◆ EXCERPTED PASSAGE
= = = =

#### Chapter 4 System of Linear Equations

Section 4.3 LS in three Variables

# 4.3.2 Solvability and Comparison Method, graphical Interpretation

As described in section 4.2 for systems of two linear equations in two variables, the question for solvability and the solution of the system can be traced back very clearly to the question for existence and position of the intersection point of two lines. And of course, one should think about whether for systems of three linear equations a similar graphical interpretation can be found.
If the previous two-dimensional space (for the variables $x$ and $y$) is supplemented by another dimension or variable, namely $z$, then using a linear equation in this three variables

${a}_{11}·x+{a}_{12}·y+{a}_{13}·z={b}_{1}$

a plane is represented in general form. This equation is similar to the equation of a line we already investigated. For ${a}_{13}\ne 0$, this equation can be solved for $z$:

$z=\frac{{b}_{1}}{{a}_{13}}-\frac{{a}_{11}}{{a}_{13}}·x-\frac{{a}_{12}}{{a}_{13}}·y ,$

which is the explicit form of the equation of the very same plane. The last equation assigns every pair $\left(x;y\right)$, i.e. every point in the $x$-$y$-plane, a value $z$, i.e. a height in three-dimensional space. Thus, a surface above the $x$-$y$-plane is created, which is a plane due to the linearity of the equation.

= = = =

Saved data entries
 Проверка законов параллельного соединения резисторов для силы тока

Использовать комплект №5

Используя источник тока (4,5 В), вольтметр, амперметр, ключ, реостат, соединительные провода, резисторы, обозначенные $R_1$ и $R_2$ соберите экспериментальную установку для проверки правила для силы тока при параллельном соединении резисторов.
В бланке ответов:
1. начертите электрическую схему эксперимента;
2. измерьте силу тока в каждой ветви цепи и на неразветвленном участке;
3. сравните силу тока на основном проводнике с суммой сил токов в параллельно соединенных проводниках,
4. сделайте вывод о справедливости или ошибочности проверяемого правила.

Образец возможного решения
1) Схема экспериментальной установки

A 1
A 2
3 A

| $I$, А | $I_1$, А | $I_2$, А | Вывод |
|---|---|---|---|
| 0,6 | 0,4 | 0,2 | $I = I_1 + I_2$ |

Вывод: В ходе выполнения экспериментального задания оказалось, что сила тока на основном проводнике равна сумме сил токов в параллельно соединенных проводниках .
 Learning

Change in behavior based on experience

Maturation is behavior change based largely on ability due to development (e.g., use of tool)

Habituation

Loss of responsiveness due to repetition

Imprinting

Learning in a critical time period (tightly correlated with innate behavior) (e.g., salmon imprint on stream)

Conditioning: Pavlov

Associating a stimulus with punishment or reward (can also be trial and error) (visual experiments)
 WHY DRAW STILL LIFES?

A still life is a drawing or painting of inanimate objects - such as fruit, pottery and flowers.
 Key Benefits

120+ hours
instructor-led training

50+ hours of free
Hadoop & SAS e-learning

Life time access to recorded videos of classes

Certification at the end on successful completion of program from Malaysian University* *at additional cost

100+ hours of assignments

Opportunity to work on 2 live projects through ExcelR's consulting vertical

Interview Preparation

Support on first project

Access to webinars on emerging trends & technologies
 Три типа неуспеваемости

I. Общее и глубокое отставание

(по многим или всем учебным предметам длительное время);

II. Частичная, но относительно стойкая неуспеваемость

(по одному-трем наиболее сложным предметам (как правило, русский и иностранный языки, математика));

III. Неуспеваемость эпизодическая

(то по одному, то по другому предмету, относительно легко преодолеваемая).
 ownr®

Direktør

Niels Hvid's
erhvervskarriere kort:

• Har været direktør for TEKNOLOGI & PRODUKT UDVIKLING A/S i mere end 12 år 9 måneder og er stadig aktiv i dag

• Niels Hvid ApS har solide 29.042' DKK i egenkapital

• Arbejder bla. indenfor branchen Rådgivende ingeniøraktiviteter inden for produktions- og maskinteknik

= = = =

◆ LIST OF TASKS
A) Reproduce the portion of the excerpt on linear systems in three variables that opens with the words containing "which is the" and closes with "of the equation.".
B) Write the next part of the excerpt on linear systems in three variables, beginning after its final sentence.

◆ RESPONSES BY ITEM NUMBER
A)
which is the explicit form of the equation of the very same plane. The last equation assigns every pair $\left(x;y\right)$, i.e. every point in the $x$-$y$-plane, a value $z$, i.e. a height in three-dimensional space. Thus, a surface above the $x$-$y$-plane is created, which is a plane due to the linearity of the equation.

B)
Now, not only the first equation of the system 4.3.2 has to be satisfied but simultaneously also the second and third equation which can be graphically interpreted as planes as well. If we are now interested in the solution of a system of three linear equations, we have to investigate - in the graphical interpretation - the intersection behaviour of three planes. On this point, let us first investigate an example.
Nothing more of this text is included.